- _Verilen Metin_
Sait Faik bir gün
Orhan Veli'ye sorar:
"Sende nasır var
mı?" "Süleyman
Efendi şiirinden
sonra ahı tuttu.
Bende de nasır
çıktı" Nasırdan önce
midir, sonra mıdır
ya da Orhan Veli
nasırı için ne
yapmıştır bilmiyoruz
ama, bir ecza
laboratuarının Orhan
Veli'ye sunduğu
teklifi Adnan Veli
şöyle anlatır:
"Kitabe-i Seng-i
Mezar'ı yazdığı
vakit, herkes işi
alaya almıştı. Orhan
durmadan hücuma
uğruyor, ama
gazetelerde çıkan
karikatürler,
aleyhine yazılan
yazılar onu
güldürmekten başka
bir netice
vermiyordu. Bu şiir
kısa zamanda meşhur
oldu. Herkesin
diline dolandı.
Orhan'dan çok Yazık
oldu Süleyman
Efendi'ye mısraları
tanınıyordu. Bir
akşam gülerek yanıma
geldi, şu mısraları
okudu:
Hiçbir şeyden
çekmedi dünyada
Nasırdan çektiği
kadar;
Hatta çirkin
yaratıldığından bile
O kadar müteessir
değildi;
Kundurası
vurmadığı zamanlarda
Anmazdı ama Allahın
adını,
Günahkar da
sayılmazdı.
Yazık oldu
Süleyman Efendi'ye.

- _Amaç 1_
Satırlar arasından "forest" kelimesini içeren her satırı eksiksiz olarak çıkarın.
Metin ile satırlar birbirinden bağımsız malzemelerdir.

Bir koleksiyondan alınmış satırlar:

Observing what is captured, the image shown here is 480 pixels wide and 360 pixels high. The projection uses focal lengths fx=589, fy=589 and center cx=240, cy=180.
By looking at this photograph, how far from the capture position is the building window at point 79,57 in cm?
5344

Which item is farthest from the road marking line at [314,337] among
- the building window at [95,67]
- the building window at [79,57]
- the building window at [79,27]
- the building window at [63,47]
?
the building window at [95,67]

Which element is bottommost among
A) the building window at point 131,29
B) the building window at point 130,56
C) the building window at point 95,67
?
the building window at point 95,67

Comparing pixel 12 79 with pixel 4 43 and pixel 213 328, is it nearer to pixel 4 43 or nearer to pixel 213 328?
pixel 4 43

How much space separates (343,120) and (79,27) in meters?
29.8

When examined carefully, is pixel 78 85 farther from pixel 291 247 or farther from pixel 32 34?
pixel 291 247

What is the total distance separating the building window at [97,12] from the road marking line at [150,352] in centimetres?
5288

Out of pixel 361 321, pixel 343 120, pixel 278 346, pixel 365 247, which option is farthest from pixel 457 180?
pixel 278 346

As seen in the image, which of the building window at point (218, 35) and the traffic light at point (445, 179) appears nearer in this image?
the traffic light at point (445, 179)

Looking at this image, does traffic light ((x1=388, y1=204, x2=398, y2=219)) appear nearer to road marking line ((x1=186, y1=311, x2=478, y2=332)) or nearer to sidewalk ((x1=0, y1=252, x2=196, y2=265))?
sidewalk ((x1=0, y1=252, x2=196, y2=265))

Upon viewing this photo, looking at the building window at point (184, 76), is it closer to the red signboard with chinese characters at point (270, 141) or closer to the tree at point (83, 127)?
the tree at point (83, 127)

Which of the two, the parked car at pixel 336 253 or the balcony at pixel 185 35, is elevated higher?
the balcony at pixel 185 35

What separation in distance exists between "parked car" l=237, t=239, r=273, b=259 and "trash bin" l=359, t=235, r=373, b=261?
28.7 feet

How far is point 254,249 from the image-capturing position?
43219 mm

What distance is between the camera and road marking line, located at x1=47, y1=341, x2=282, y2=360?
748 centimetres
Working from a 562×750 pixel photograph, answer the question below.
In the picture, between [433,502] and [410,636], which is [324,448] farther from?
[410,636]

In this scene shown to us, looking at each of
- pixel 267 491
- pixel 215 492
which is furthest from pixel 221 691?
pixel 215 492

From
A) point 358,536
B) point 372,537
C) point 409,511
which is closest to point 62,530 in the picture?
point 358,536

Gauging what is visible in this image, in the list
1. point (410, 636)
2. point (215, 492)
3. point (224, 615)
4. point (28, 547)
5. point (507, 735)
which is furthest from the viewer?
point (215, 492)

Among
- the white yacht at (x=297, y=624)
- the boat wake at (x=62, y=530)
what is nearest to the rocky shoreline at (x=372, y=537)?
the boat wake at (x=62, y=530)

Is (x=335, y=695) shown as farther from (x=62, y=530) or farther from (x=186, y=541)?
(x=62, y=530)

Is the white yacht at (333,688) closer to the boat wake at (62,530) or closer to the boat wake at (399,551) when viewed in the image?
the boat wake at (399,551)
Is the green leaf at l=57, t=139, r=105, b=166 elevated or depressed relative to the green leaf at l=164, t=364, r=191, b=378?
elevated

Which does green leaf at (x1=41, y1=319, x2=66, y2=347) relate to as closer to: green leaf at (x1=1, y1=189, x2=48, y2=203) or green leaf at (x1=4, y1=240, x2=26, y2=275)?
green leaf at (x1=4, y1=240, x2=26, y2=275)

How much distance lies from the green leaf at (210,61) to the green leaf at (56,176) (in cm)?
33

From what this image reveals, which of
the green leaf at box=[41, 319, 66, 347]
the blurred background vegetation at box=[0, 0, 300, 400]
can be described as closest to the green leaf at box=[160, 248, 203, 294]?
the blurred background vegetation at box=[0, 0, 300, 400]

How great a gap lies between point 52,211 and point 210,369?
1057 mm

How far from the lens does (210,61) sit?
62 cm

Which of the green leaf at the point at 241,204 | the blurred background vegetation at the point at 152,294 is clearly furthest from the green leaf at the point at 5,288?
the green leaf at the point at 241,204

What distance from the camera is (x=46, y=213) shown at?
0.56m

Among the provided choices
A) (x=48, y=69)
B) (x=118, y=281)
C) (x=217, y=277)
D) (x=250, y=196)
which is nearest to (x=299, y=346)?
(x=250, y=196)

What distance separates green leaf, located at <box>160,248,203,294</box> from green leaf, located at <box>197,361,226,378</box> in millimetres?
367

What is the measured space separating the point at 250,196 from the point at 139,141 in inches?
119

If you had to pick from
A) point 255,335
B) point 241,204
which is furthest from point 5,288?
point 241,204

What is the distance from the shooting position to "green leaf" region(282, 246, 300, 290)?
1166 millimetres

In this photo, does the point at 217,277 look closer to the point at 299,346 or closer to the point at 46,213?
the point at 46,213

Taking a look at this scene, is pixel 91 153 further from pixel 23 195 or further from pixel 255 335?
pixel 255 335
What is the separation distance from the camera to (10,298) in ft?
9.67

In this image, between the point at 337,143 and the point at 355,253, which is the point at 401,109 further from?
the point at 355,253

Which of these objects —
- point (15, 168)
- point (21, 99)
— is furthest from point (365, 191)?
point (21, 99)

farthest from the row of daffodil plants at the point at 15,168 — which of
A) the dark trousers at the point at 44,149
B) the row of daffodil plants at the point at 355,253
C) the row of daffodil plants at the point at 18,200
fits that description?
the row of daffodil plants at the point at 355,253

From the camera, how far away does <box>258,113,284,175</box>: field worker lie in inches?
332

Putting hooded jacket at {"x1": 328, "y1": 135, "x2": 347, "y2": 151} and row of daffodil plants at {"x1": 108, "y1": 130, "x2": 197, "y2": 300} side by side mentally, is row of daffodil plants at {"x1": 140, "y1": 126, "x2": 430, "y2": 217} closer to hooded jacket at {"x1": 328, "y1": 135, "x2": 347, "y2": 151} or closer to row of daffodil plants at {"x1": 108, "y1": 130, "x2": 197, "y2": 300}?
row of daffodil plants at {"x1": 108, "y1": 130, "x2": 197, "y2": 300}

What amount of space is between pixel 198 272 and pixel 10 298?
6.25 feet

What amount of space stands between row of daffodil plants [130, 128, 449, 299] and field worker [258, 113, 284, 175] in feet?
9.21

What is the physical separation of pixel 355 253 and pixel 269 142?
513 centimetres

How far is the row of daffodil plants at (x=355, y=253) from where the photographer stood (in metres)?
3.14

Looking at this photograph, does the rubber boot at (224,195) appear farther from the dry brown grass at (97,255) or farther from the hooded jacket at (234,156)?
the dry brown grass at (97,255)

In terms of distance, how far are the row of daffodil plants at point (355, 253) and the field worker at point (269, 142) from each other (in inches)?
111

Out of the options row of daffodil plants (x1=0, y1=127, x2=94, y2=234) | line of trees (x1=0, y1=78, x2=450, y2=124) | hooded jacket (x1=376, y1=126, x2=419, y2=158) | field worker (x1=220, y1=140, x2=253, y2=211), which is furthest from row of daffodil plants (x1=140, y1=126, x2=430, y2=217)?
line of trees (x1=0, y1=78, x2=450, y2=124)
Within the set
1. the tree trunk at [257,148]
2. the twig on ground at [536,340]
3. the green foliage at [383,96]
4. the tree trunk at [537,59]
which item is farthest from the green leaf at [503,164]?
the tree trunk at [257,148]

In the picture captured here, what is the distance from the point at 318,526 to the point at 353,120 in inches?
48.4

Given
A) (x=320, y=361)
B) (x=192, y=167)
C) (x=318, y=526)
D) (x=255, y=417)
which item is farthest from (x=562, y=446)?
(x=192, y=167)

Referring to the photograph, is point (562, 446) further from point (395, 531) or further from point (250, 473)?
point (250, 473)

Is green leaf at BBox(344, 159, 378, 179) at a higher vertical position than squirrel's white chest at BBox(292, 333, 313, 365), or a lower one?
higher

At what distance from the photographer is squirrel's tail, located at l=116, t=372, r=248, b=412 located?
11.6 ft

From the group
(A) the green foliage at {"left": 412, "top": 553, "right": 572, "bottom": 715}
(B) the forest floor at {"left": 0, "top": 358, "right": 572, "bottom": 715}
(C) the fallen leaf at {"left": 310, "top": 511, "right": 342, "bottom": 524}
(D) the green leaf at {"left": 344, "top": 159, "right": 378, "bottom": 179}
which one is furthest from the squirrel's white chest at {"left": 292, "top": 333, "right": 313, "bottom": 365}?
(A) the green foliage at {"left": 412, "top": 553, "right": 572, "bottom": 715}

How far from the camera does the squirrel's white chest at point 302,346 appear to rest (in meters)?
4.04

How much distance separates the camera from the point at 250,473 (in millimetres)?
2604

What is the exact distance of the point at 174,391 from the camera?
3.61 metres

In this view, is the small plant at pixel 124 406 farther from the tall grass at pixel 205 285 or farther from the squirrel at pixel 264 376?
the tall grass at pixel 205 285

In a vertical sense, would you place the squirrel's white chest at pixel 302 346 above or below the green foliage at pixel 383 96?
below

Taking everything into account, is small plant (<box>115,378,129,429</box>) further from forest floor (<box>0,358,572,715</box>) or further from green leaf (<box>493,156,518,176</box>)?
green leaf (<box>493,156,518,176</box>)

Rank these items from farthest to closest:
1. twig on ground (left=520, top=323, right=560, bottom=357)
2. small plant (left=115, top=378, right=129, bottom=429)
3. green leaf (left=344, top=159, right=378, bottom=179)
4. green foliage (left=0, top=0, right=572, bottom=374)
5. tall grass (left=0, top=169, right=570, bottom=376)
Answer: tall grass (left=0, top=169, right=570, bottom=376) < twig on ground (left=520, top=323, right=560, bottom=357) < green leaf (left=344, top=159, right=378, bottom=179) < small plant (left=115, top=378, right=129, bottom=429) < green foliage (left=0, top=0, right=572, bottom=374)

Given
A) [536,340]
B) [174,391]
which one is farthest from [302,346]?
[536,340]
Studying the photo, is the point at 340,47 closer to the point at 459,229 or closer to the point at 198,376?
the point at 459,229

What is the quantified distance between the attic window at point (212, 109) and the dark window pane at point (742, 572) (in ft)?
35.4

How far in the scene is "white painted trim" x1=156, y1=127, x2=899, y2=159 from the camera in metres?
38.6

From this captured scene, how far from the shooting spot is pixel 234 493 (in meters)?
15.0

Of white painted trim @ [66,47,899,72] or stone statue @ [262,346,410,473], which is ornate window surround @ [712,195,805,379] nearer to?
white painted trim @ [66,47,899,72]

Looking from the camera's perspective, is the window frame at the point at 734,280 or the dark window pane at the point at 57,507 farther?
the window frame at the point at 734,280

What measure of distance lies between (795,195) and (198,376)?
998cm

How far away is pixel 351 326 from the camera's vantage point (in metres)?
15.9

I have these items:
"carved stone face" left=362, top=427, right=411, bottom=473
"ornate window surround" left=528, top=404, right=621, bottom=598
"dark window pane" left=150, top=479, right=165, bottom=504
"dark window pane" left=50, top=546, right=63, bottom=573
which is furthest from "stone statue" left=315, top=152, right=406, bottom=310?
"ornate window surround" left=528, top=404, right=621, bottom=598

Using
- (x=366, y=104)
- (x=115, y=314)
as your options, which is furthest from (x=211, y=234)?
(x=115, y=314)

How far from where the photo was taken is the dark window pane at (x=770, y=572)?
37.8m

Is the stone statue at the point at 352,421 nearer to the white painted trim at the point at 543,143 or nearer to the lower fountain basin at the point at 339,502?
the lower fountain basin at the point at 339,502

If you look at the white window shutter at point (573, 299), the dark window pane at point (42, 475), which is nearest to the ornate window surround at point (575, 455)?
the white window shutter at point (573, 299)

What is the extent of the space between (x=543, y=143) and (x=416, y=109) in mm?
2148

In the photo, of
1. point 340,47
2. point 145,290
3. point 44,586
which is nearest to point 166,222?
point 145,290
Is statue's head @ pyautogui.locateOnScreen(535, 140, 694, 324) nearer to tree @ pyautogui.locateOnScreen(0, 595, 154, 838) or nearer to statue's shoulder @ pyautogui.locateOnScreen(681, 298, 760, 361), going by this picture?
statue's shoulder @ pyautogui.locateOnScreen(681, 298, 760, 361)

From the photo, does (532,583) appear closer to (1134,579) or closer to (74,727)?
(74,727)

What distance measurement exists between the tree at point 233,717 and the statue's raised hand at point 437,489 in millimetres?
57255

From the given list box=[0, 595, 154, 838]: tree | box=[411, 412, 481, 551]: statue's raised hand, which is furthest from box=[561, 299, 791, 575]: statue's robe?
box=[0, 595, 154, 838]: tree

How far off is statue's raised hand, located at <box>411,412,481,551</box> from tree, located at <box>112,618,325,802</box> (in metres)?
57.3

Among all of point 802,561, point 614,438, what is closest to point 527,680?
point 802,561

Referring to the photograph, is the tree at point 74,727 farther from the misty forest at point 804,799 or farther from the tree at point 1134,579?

- _Amaç 2_
Orhan Veli hakkındaki metinde Orhan Veli, Sait Faik'e nasırının hangi şiirden sonra çıktığını söylüyor?

- _Görev Sonucu 1_
(B) the forest floor at {"left": 0, "top": 358, "right": 572, "bottom": 715}
Taking everything into account, is small plant (<box>115,378,129,429</box>) further from forest floor (<box>0,358,572,715</box>) or further from green leaf (<box>493,156,518,176</box>)?
Referring to the photograph, is the tree at point 74,727 farther from the misty forest at point 804,799 or farther from the tree at point 1134,579?

- _Görev Sonucu 2_
Süleyman Efendi şiirinden sonra.